▸ **ENTRIES SHOWN**:
<<<<

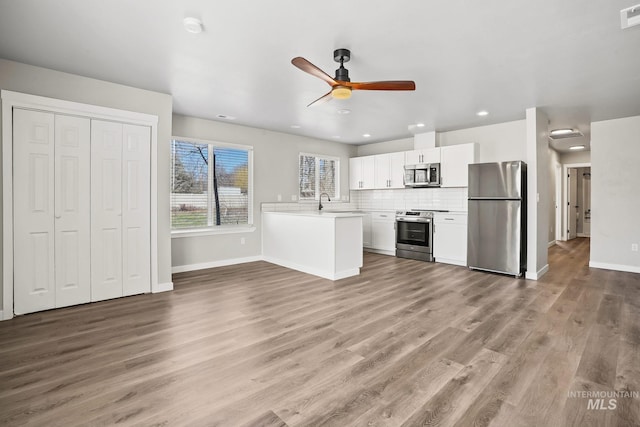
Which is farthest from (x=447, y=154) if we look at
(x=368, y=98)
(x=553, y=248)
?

>>>>
<<<<

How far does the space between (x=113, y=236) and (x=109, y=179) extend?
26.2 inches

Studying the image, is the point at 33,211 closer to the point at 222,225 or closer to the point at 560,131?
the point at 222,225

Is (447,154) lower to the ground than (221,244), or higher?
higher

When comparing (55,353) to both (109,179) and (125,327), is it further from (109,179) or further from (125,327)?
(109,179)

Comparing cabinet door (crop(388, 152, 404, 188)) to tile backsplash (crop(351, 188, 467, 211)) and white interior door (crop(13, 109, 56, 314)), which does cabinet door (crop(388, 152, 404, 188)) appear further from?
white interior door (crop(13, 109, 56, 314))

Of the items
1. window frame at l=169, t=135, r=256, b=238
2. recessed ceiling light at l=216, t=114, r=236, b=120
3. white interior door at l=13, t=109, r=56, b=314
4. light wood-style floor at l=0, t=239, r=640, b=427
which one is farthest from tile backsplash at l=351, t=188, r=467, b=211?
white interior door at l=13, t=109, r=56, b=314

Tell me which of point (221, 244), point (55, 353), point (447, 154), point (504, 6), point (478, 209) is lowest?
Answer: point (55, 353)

>>>>

▸ **DESCRIPTION OF THE TASK**: Count how many lines of the rows above contain the string "white", with case counting, and reply with only the number.

▸ **RESPONSE**: 4